There are no indexes defined on these tables. Silly, I know, but the database-server has to handle this situation.

explain

Let's look at what the server tells us how it handles the statement:

MariaDB [TestOpt]> explain select SQL_NO_CACHE   B.PZN, B.ArtikelText  from TestBig B where B.PZN in ( select A.PZN from TestSmall A where A.Hersteller = '00020') and B.Hersteller = '36367'\G
*************************** 1. row ***************************
           id: 1
  select_type: PRIMARY
        table: B
         type: ALL
possible_keys: NULL
          key: NULL
      key_len: NULL
          ref: NULL
         rows: 10000000
        Extra: Using where
*************************** 2. row ***************************
           id: 1
  select_type: PRIMARY
        table: <subquery2>
         type: eq_ref
possible_keys: distinct_key
          key: distinct_key
      key_len: 7
          ref: func
         rows: 1
        Extra: 
*************************** 3. row ***************************
           id: 2
  select_type: MATERIALIZED
        table: A
         type: ALL
possible_keys: NULL
          key: NULL
      key_len: NULL
          ref: NULL
         rows: 301036
        Extra: Using where
3 rows in set (0.00 sec)
MariaDB [TestOpt]>

Oh, this looks different to the explains of the older examples. As each table is represented internally by an object of type JOIN_TAB we see that we have 3 JOIN_TABs in our example instead of the 2 objects in the older posts. So let's look into this situation and describe the results.

following the code

Before I jump into the code let me show you some numbers, they show what we have to expect.

some numbers

Let's split the SQL-statement into parts and look at the numbers these partial statements deliver:

MariaDB [TestOpt]> select A.PZN from TestSmall A where A.Hersteller = '00020';
+---------+
| PZN     |
+---------+
| 178324  |
| 3717968 |
| 3717974 |
..............
| 8425779 |
| 8425785 |
| 8494562 |
| 8494579 |
+---------+
60 rows in set (0.37 sec)

MariaDB [TestOpt]>

There are 60 records in TestSmall that match the WHERE-condition, so the inner SQL-statement (=the subselect) will deliver 60 records.

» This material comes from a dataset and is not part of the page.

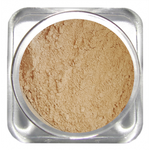 Основа Glo Minerals Foundation Oriental Ivory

MariaDB [TestOpt]> select b.pzn from TestBig b where b.hersteller = '36367';
+--------+
| pzn    |
+--------+
| 535818 |
| 999999 |
| 999999 |
..............
| 19057  |
| 999999 |
| 999999 |
| 999999 |
| 999999 |
| 999999 |
| 999999 |
| 999999 |
+--------+
461016 rows in set (34.24 sec)

MariaDB [TestOpt]>

More then 400,000 records from TestBig will match the WHERE-condition and have to be matched for the IN-condition. A bit of work, this will take some time.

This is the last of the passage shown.